Hari Raya Idul Fitri adalah gerbang menuju fitrah manusia sesungguhnya. Setelah melakukan pembersihan diri dari segala keburukan di bulan Ramadhan, maka muncullah manusia-manusia paripurna yang telah menggapai kembali fitrahnya. Lantunan takbir, tahlil, tahmid di malam satu Syawal telah mengikis segala ego kita. Begitu dilantunkan Allahu akbar, rontoklah segala keangkuhan diri kita. Ketika ditegaskan laa ilaha illallâhu, robohlah segala belenggu-belenggu selain Allah. Begitu dikumandangkan alhamdulillah, terketuklah jiwa ini akan segala nikmat dari-Nya.

Menurut Quraish Shihab, makna  Idul fitri adalah kembali pada kesucian. Id berarti  kembali, sementara fitri berasal dari kata kerja fatara-yafturu yatg berarti  suci. Kesucian  (fitrah) ini  merupakan gabungan dari tiga unsur yaitu: benar, baik, dan indah. Sehingga seorang yang ber-idul fitri  dalam arti “kembali ke kesuciannya” akan selalu berbuat yang baik, benar, dan indah. Bahkan, lewat kesucian jiwanya itu, ia akan memandang segalanya melalui kacamata positif. Ia akan menutup mata terhadap kesalahan, kejelekan, dan keburukan orang lain. Kalaupun itu terlihat, ia selalu mencari sisi positifnya  dalam  sikap   negatif tersebut. Dan kalaupun tidak diketemukannya, ia akan memberinya maaf bahkan berbuat  baik kepada yang melakukan kesalahan.

Maka, Idul Fitri bermakna “kembali kepada kesucian (fitrah)”. Fitrah itu sendiri terbagi menjadi dua, yaitu  fitrah asal (fitrah primordial) dan fitrah persamaan (fitrah egalitarian).

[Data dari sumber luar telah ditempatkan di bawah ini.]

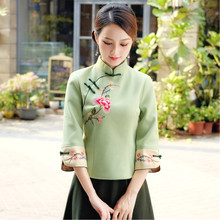Sheng Coco Herbst Qipao Bluse China Bestickt Dicken Woll Elegante Bluse Dame Cheongsam Anzug Qipao Hemd Und Rock(China)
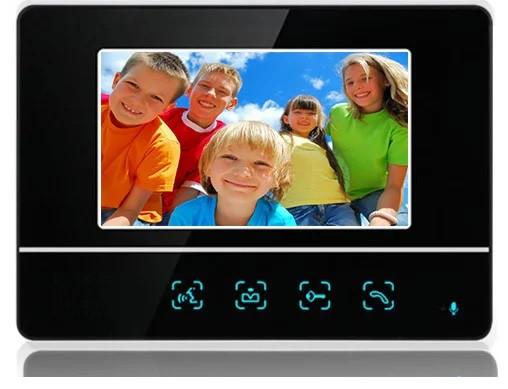 Монитор цветного видео домофона Стражник STR-7S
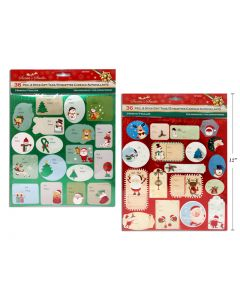 Christmas Holographic Gift Tags ~ 36 per pack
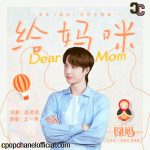 [Wang Yi Bo – 王一博] Dear Mom – 给妈咪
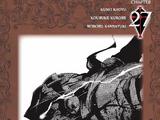 Goblin Slayer Manga Chapter 27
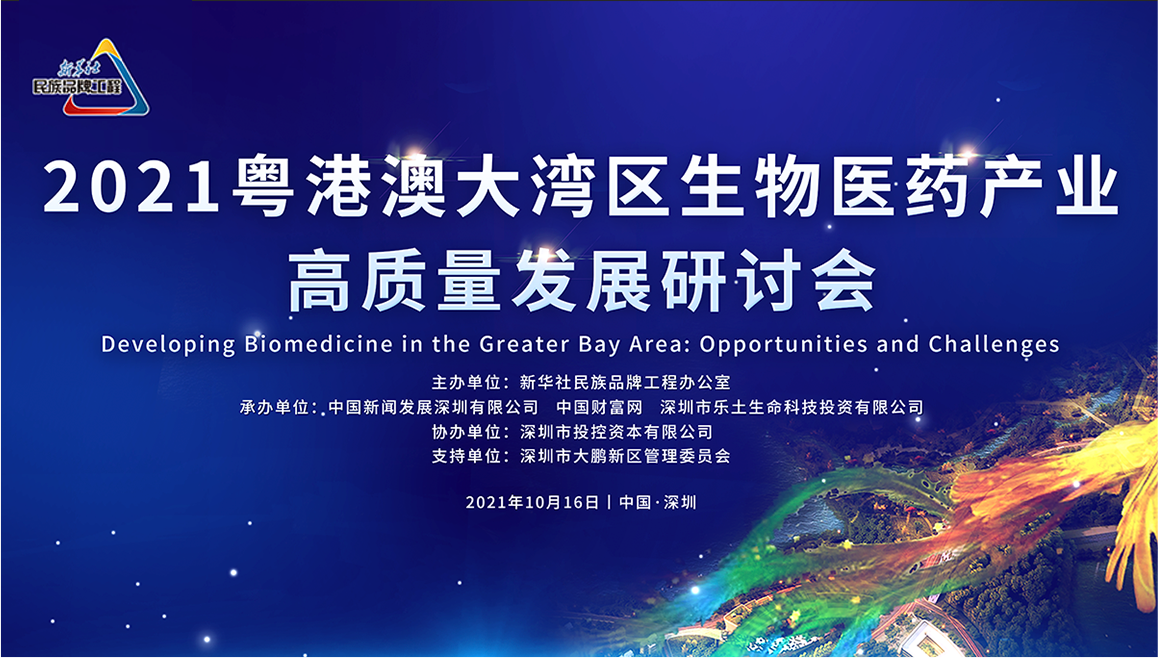2021粤港澳大湾区生物医药产业高质量发展研讨会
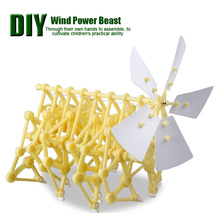 DIY Wind Powered Beast Puzzle Assembly Model Kit Walking Walker Robot Environmental Educational Toys Gift for Children Boy Gril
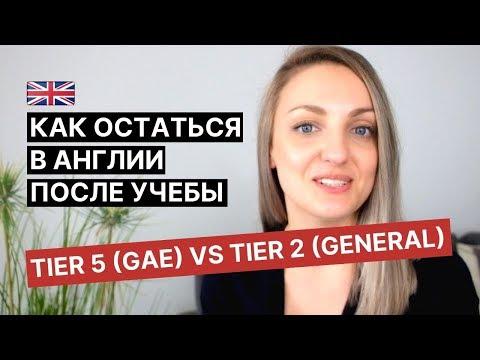 Как остаться в Англии после учебы: виза Tier 2 (General) Vs виза Tier 5 (GAE)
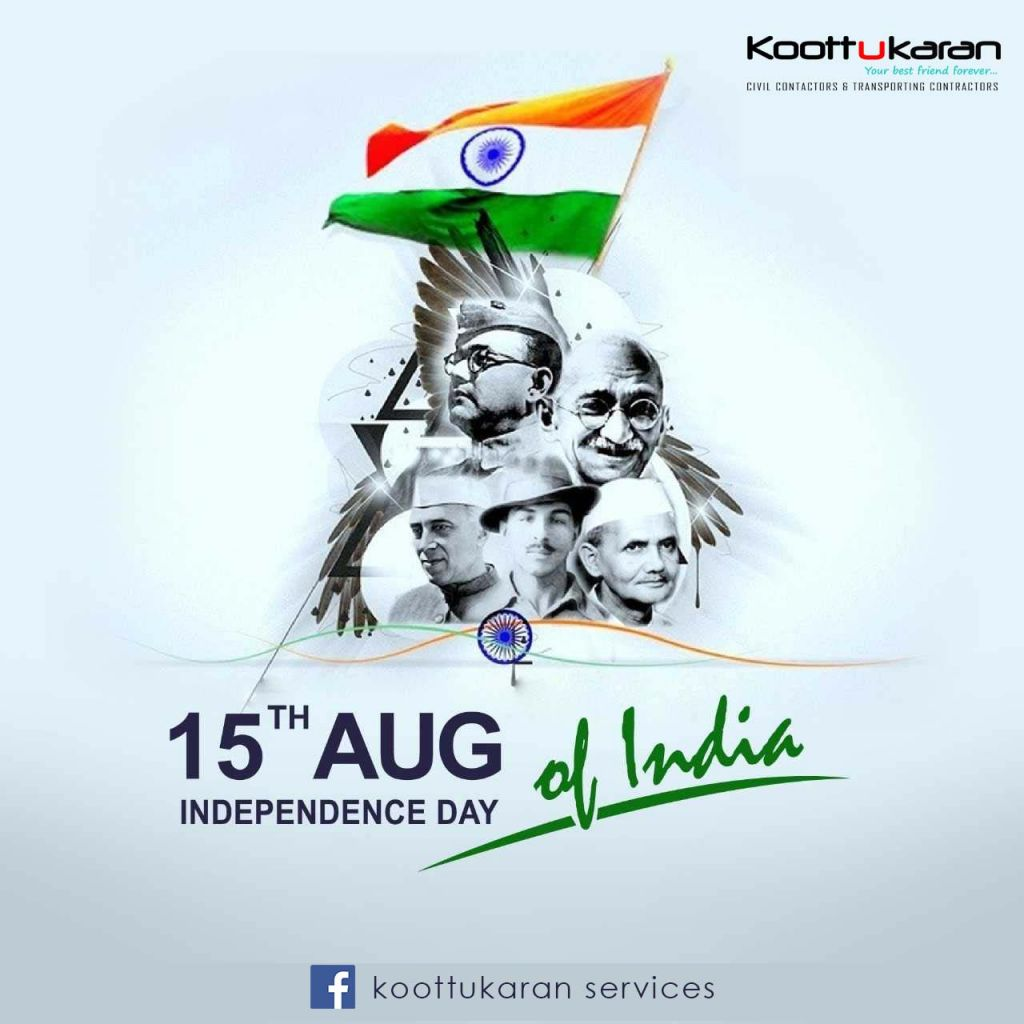 independace_day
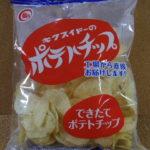 今回のおやつ:菊水堂の「キクスイドーのポテトチップ」を食べる!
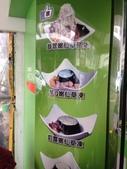 2015澎湖輕旅行:IMG_6058.JPG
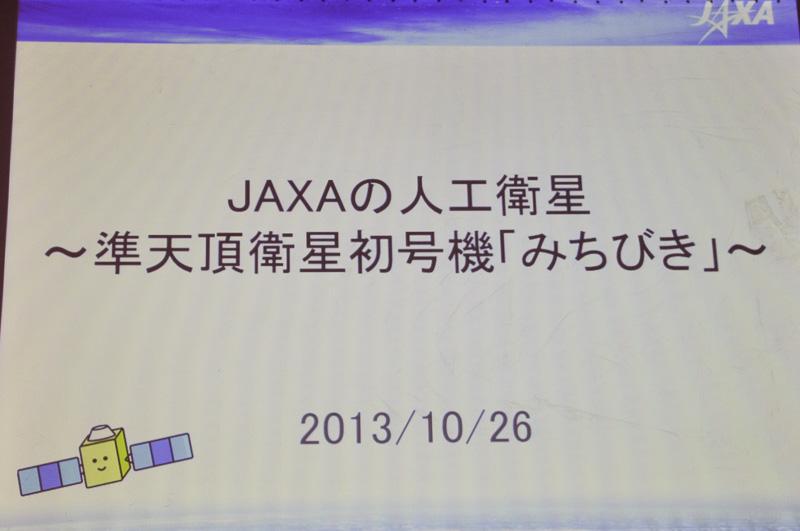 種子島 西之表市民会館で開催されたJAXA 準天頂衛星初号機「みちびき」種子島講演会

  1. Fitrah asal (fitrah primordial)
  2. Fitrah ini berarti kesucian yang bersemayam di dalam diri kita sejak kita diciptakan, saat awal mula kejadian manusia. Fitrah yang mengikat manusia dengan perjanjian asalnya dengan Allah, seperti yang terdapat pada Q.S Al-Araf : 172, “ … Bukankah Aku ini Tuhanmu?” Mereka menjawab: “Betul (Engkau Tuhan kami), kami menjadi saksi …”. Manusia akan tetap berada pada kesuciannya itu selama tidak terpengaruh oleh lingkungan yang buruk. Kesucian (fitrah) itu akan selalu mendorong manusia untuk berbuat baik dan benar. Pada saat Idul Fitri, fitrah kita lahir kembali setelah bergulat dengan hiruk-pikuk kehidupan.

  3. Fitrah persamaan (fitrah egalitarian)
  4. Fitrah ini berarti kembalinya manusia kepada fitrah persamaan. Pada hakikatnya, manusia diciptakan sama antara satu dan yang lainnya. Namun, yang menjadi pembeda adalah kadar ketakwaannya. Fitrah ini mengandung nilai persamaan yang menegaskan ajaran menghormati sesama manusia dalam semangat persamaan (egaliter), keadaban (civility), dan keadilan (justice). Faktor ini yang menjadi cikal-bakal pembentukan masyarakat madani (civil society). Warisan masyarakat madani yang berharga adalah nilai persamaan (egaliterianisme). Rasa persamaan itu dapat  terhimpun kembali pada hari  idul fitri.

Berdasarkan pemaknaan “kembali kepada kesucian (fitrah)” ini, perlu kita tegaskan kembali hakikat makna kebersamaan untuk mewujudkan cita-cita bersama dan untuk menatap masa depan yang lebih cerah. Umumnya, dalam rangka membangun bangsa. Semoga dalam hari yang fitri, kita semua benar-benar menjadi manusia yang kembali kepada kesucian (fitrah) yang sesungguhnya.

Ja’alanallahu  wa iyyakum minal ‘aidin wal faizin :

Semoga  Allah menjadikan kita dan kamu semua dari golongan orang-orang yang kembali kepada fithrah, dan memperoleh kemenangan berupa pengampunan dan ridho dariNya, serta meraih nikmat surga.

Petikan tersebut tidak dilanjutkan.